The Porsche bumper sticker always makes me smile when I see it on my friend Dan’s 30-year-old, clapped out Bedford mini-van. Mind you it overnights between two proper Porsches on his driveway.
Oddly he’s one of the most self-effacing individuals I know having worked hard to build his prospering property business. This involved him taking measured and calculated risks while supporting his family along the way. And as with so many clients it’s his passion for the work that’s the real driving force behind his success.
However, the reason that I smile at his bumper sticker is not the irony of the wording but his rationale for owning the van in the first place.
I see it as managing the right outcome. Dan has two large dogs that need plenty of walking in the distant countryside. His hobby is music which means he also drives around a load of kit and so he needs a vehicle that can manage it all without giving him cause to worry.
Outcomes define investment strategy
At TACIT we like to think that having an outcome focus like this is crucial when designing an investment strategy for a client. First of all we try to make it simple, like Dan’s van, and then we focus on an outcome that also shouldn’t cause sleepless nights.
But what about the Porsche? Well we believe that Dan’s van is the stabiliser. It just steadily gets on with things and fulfils all of his needs. While the Porsche helps him enjoy the growth of his business offering a reminder of his achievements. The bottom line is both vehicles allow Dan to realise the right outcomes. It’s a simple method and a straightforward approach.
Over time simplicity seems to have disappeared from the makeup of effective investment outcomes for client’s portfolios. Here, we’re keen to ensure that we revisit the basic principles of looking to outcomes in an unambiguous and clear manner for our clients and their advisers.
Stabiliser / Risk Approach. 3 Year to 31/10/2018
Often this may be seen as superficial as we’ve distilled core factors for their consistent outcomes into strategies that best match a client’s needs. The technical bit is Tacit’s proprietary investment management process. This considers “factor” mean reversion over investment and economic cycles and brings together the elements of the asset allocation road map highlighted above. You could take this as the stabilisers and core areas of building a growth portfolio.
Conviction, focus and a degree of contrarian thinking
Whilst navigating towards a client’s outcome as opposed to just focussing on relative performance, we find that this provides strong relative and risk-adjusted results over the long term.
However, it’s important to balance outcomes with delivering the right service levels because every client is unique.

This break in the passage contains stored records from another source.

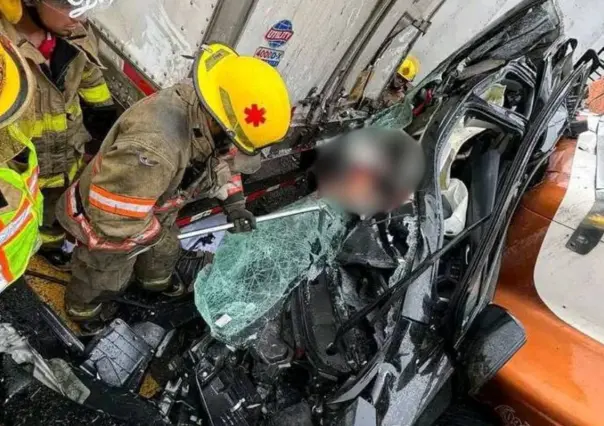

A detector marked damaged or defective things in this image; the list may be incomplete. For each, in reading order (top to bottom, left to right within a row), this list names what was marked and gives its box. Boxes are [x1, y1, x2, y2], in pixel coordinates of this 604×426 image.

shattered glass fragment [193, 199, 350, 346]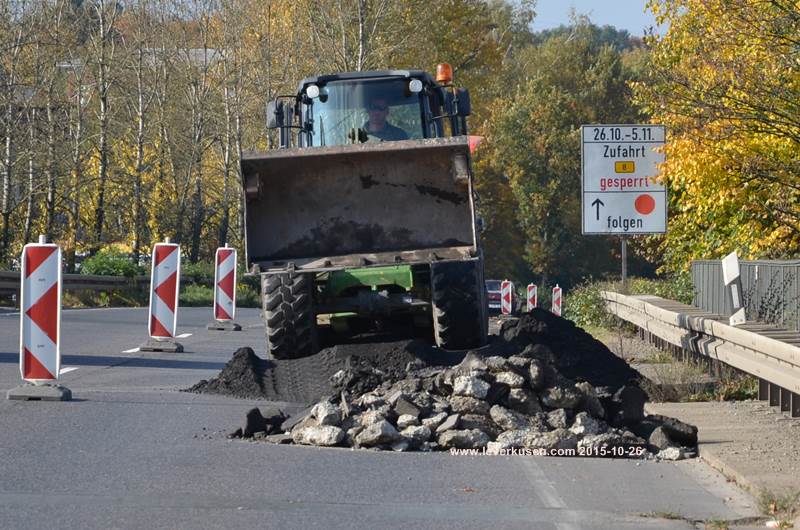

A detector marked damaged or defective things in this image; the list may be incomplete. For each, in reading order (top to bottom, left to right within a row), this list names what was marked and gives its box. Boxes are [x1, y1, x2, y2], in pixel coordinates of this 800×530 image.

broken asphalt pile [192, 308, 692, 456]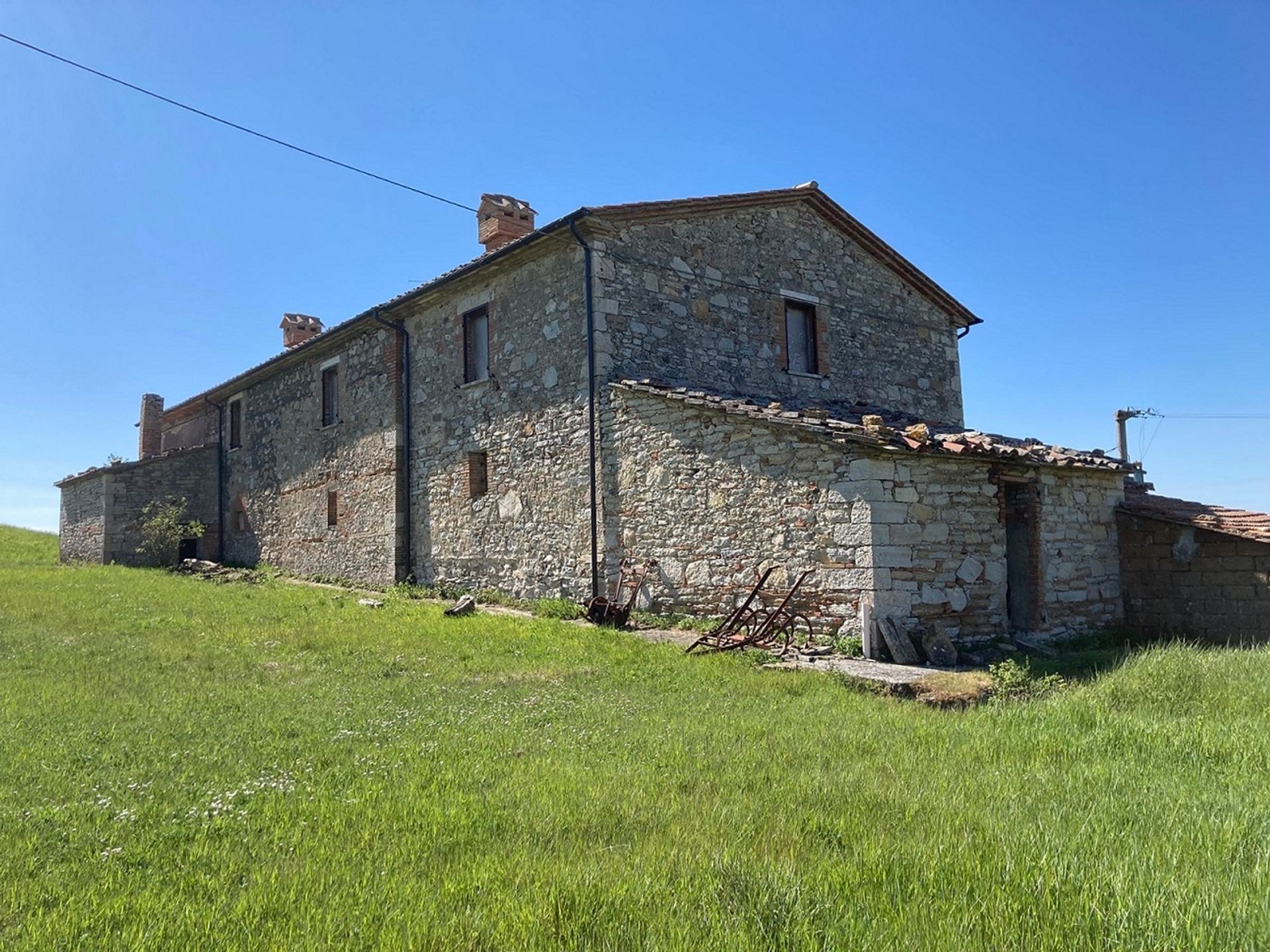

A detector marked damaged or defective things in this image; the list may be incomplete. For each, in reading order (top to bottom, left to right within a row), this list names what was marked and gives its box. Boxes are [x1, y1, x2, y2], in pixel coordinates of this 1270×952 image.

broken roof section [166, 184, 980, 416]
broken roof section [614, 378, 1132, 472]
broken roof section [1122, 492, 1270, 543]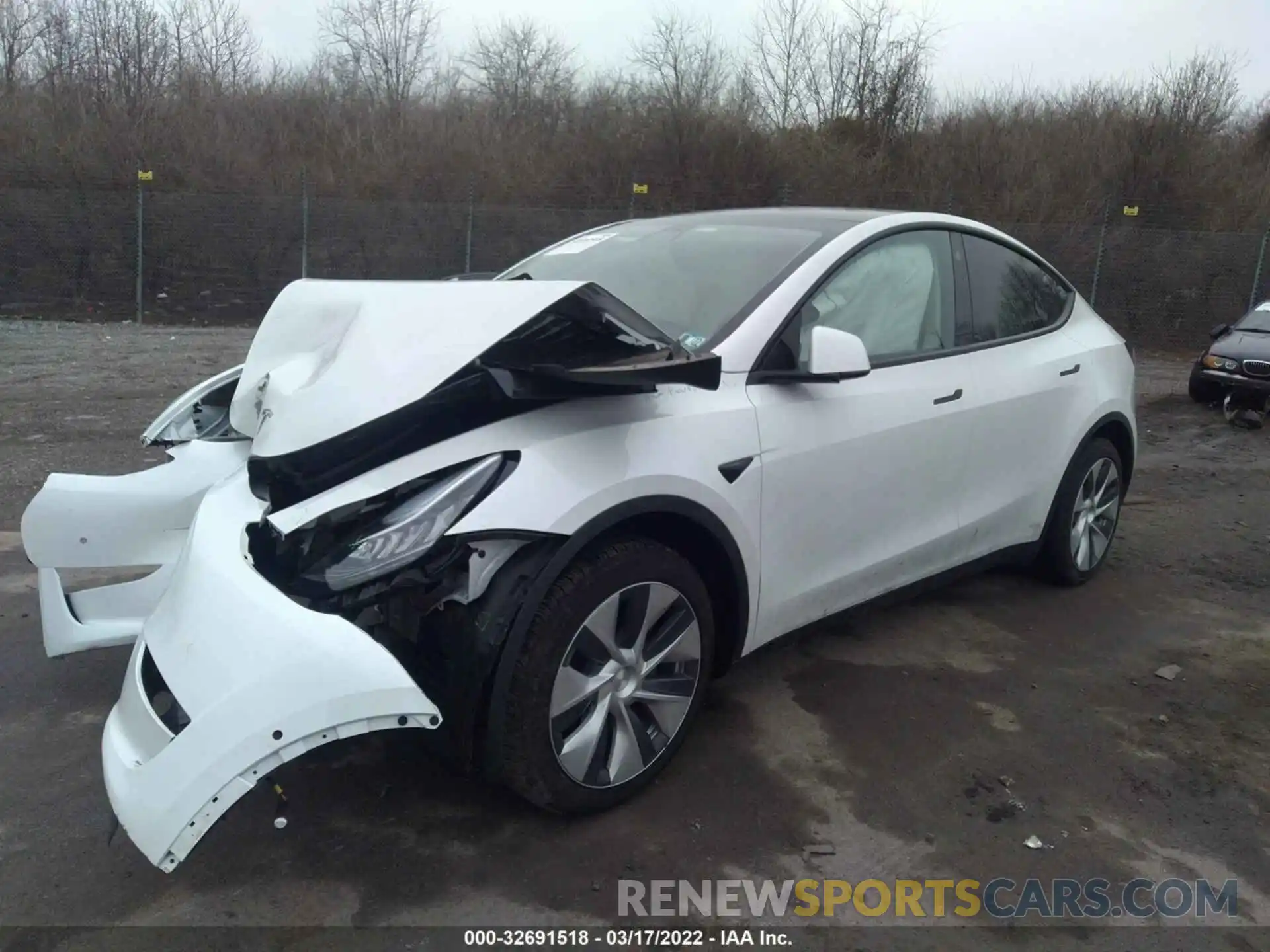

Complementing their needs is also essential as we shape or provide bespoke inputs.
Some common elements here might be:
» Effective management of appropriate investments across respective tax wrappers
» Management at relationship levels rather than individual portfolios
» Capital Gains optimisation and management across relationships, whilst remaining within the confines of suitability
» Cherished holdings management
» Investment style preferences
» Intergenerational coaching and wealth transition
Why are outcomes important?
Family wealth is increasingly the momentum of importance and over the last several years has become hugely more portable both from a tax efficient and also ease of transition perspective. Outcomes are no longer relative but defined by client’s family needs, this is extremely important for advisers as it builds longer term intergenerational relationships and also longevity of the multi-generational advice model.
It also may require support from investment management professionals in shaping and helping both with communication, coaching and management.
To paraphrase Warren Buffett’s understanding of complement: “It’s easier to look back than look into the future”
Here at Tacit we believe having a focus on an outcome is a must and our man Dan with his van, and we forgot to mention his three daughters, is the textbook example.